**** Provided records

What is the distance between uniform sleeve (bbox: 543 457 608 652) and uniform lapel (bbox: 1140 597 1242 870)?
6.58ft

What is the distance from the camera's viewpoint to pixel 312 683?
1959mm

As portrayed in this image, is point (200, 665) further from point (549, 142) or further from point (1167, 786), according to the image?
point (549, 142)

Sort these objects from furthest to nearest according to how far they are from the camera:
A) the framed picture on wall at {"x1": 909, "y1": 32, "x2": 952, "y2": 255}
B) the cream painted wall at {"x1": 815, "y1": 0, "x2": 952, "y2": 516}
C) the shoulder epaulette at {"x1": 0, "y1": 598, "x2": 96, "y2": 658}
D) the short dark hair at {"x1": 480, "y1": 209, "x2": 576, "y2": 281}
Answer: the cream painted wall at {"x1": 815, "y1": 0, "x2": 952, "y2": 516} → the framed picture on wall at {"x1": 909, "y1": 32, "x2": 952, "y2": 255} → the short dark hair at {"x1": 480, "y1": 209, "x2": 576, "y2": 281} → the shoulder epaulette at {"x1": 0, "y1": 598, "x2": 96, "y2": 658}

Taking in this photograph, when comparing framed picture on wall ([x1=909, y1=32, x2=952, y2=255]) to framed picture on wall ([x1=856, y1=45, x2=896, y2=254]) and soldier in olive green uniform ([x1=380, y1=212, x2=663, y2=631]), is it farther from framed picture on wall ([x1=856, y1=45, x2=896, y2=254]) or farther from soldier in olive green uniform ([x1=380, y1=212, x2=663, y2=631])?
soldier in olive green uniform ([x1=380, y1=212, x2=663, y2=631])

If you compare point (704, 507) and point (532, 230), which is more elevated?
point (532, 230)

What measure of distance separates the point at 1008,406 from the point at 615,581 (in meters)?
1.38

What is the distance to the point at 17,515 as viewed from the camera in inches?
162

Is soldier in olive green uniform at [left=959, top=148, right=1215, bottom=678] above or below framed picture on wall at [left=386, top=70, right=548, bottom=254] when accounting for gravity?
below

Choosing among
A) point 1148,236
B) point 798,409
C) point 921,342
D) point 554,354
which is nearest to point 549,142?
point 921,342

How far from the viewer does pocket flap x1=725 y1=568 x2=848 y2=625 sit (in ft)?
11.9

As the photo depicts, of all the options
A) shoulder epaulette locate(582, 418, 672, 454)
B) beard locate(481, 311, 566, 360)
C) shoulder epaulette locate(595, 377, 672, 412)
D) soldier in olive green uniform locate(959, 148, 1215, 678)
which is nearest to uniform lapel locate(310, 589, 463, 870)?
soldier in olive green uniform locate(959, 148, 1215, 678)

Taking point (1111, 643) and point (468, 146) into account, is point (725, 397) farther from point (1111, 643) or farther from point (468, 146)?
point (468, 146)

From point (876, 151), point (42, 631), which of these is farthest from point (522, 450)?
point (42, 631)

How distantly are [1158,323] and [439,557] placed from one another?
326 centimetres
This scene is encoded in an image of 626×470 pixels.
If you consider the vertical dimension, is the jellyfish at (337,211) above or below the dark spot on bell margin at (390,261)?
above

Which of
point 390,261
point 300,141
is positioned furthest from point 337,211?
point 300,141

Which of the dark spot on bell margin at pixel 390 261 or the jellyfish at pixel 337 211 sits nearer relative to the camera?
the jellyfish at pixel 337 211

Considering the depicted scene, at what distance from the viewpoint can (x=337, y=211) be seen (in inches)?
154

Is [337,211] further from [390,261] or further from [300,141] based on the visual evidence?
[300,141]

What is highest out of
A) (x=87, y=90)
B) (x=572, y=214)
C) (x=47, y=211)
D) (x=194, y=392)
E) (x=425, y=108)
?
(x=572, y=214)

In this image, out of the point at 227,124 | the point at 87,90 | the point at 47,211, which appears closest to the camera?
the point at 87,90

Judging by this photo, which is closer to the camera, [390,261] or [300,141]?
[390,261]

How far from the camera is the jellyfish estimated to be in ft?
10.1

********

Arrange the records from the line with "As portrayed in" to the line with "Answer: the cream", both included, as a numbered list, leaving out any blank lines.

1. As portrayed in this image, is point (200, 665) further from point (549, 142) or further from point (1167, 786), according to the image?
2. point (549, 142)
3. Sort these objects from furthest to nearest according to how far they are from the camera:
4. A) the framed picture on wall at {"x1": 909, "y1": 32, "x2": 952, "y2": 255}
5. B) the cream painted wall at {"x1": 815, "y1": 0, "x2": 952, "y2": 516}
6. C) the shoulder epaulette at {"x1": 0, "y1": 598, "x2": 96, "y2": 658}
7. D) the short dark hair at {"x1": 480, "y1": 209, "x2": 576, "y2": 281}
8. Answer: the cream painted wall at {"x1": 815, "y1": 0, "x2": 952, "y2": 516} → the framed picture on wall at {"x1": 909, "y1": 32, "x2": 952, "y2": 255} → the short dark hair at {"x1": 480, "y1": 209, "x2": 576, "y2": 281} → the shoulder epaulette at {"x1": 0, "y1": 598, "x2": 96, "y2": 658}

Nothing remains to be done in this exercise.